### Consignes
a – D'après le texte sur Don Juan, qui sont les seuls à pouvoir le pleurer ?
b – Indiquez si chaque affirmation s'accorde avec le texte sur Don Juan, en citant les mots qui tranchent : (i) Don Juan est très protégé par le Roi ; (ii) le Roi finit par sauver Don Juan ; (iii) les aventures de Don Juan commencent à Séville.

### Texte

....

Quant à notre Don Juan : voilà un fils de famille, très protégé par son père, très protégé par le Roi, qui, d’abord à Naples, puis à Séville, a pour principale distraction de coucher avec toutes les femmes qui lui échappent tant soit peu, promises à un autre par exemple. Alors, il se fait passer soit pour le fiancé, soit il fait de la surenchère en promettant un mariage avantageux, quand il ne surprend pas tout simplement la belle dans son lit, en brisant quelques portes et en compromettant la dite belle : tant pis pour elle si elle n’a pas su défendre ses verrous et sa vertu.
Tout ça au grand galop, au jour le jour, sans mémoire, si les politiques ne venaient exiger de lui l’impossible : sauver les apparences. Évidemment, ça s’aggrave et le Roi l’abandonnera à la mort : trop de scandale… Ne pourront le pleurer que son père et Catalinon, le fidèle valet, confident peut-être ami, « faiseur de remontrances » sans effet.

....

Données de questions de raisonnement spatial
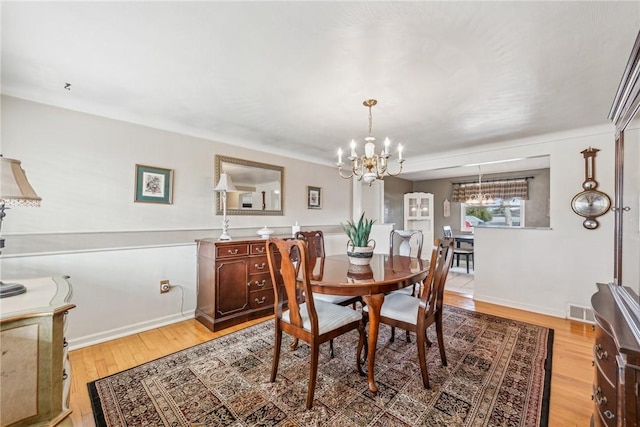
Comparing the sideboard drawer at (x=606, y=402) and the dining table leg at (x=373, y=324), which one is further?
the dining table leg at (x=373, y=324)

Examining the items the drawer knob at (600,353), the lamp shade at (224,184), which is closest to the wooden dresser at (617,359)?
the drawer knob at (600,353)

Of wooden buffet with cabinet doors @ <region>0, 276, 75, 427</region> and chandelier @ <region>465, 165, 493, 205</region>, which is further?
chandelier @ <region>465, 165, 493, 205</region>

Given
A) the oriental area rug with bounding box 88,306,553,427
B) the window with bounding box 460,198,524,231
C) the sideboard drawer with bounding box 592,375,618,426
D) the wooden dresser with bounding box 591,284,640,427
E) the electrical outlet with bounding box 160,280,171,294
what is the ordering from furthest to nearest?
the window with bounding box 460,198,524,231 < the electrical outlet with bounding box 160,280,171,294 < the oriental area rug with bounding box 88,306,553,427 < the sideboard drawer with bounding box 592,375,618,426 < the wooden dresser with bounding box 591,284,640,427

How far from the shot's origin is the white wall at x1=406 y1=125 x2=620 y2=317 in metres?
2.96

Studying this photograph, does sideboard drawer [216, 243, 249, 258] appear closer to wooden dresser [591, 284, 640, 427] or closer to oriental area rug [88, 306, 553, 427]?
oriental area rug [88, 306, 553, 427]

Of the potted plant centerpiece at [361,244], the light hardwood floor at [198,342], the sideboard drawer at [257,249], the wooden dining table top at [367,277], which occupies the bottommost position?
the light hardwood floor at [198,342]

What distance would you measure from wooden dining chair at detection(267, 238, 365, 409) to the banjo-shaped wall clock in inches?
119

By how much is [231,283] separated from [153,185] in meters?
1.33

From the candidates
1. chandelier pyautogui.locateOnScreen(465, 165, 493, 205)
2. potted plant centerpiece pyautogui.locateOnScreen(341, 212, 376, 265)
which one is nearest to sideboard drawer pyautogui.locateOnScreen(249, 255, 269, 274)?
potted plant centerpiece pyautogui.locateOnScreen(341, 212, 376, 265)

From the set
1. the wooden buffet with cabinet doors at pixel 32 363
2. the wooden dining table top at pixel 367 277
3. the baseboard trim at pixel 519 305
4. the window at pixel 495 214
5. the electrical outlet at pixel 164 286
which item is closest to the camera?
the wooden buffet with cabinet doors at pixel 32 363

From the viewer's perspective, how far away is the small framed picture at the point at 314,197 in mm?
4434

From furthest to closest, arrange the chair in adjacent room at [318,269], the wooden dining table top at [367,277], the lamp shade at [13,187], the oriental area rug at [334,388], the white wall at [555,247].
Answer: the white wall at [555,247], the chair in adjacent room at [318,269], the wooden dining table top at [367,277], the oriental area rug at [334,388], the lamp shade at [13,187]

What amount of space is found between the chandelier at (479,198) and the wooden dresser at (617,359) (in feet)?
17.9

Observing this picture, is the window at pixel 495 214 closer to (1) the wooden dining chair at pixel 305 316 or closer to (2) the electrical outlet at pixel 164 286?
(1) the wooden dining chair at pixel 305 316
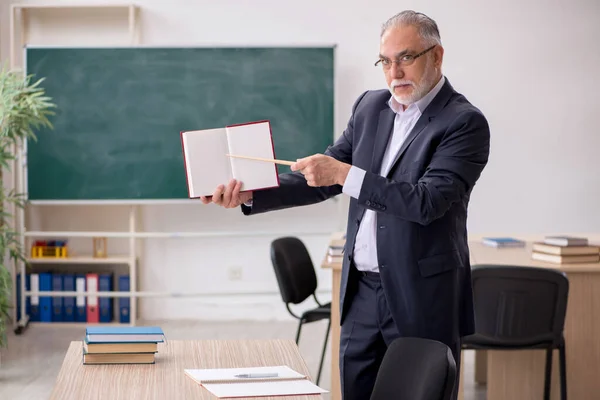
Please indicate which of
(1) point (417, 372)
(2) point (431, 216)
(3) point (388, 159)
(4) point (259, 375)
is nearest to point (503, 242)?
(3) point (388, 159)

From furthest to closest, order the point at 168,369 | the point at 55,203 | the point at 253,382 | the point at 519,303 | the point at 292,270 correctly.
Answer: the point at 55,203, the point at 292,270, the point at 519,303, the point at 168,369, the point at 253,382

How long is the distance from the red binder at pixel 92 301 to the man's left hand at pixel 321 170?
3.96 meters

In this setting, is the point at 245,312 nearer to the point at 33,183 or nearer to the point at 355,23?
the point at 33,183

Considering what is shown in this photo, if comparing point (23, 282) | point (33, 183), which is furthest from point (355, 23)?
point (23, 282)

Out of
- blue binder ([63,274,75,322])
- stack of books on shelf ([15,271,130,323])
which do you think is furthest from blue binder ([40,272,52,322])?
blue binder ([63,274,75,322])

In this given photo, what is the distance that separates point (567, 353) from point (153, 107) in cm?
329

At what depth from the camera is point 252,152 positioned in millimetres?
2146

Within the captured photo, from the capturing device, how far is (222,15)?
5938 mm

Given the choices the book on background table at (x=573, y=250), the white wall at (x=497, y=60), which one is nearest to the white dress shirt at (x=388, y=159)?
the book on background table at (x=573, y=250)

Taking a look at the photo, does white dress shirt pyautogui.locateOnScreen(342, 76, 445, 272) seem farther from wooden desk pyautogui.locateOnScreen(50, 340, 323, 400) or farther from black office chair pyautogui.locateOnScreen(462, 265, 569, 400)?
black office chair pyautogui.locateOnScreen(462, 265, 569, 400)

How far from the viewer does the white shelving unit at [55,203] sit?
568 cm

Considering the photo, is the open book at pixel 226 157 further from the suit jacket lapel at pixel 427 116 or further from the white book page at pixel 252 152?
the suit jacket lapel at pixel 427 116

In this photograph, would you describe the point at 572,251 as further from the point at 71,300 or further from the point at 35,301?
the point at 35,301

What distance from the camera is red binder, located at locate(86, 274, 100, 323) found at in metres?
5.74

....

### Réponses
a – Son père et Catalinon, son fidèle valet.

b –
(i) Oui : « très protégé par le Roi ».
(ii) Non : « le Roi l’abandonnera à la mort ».
(iii) Non : « d’abord à Naples, puis à Séville ».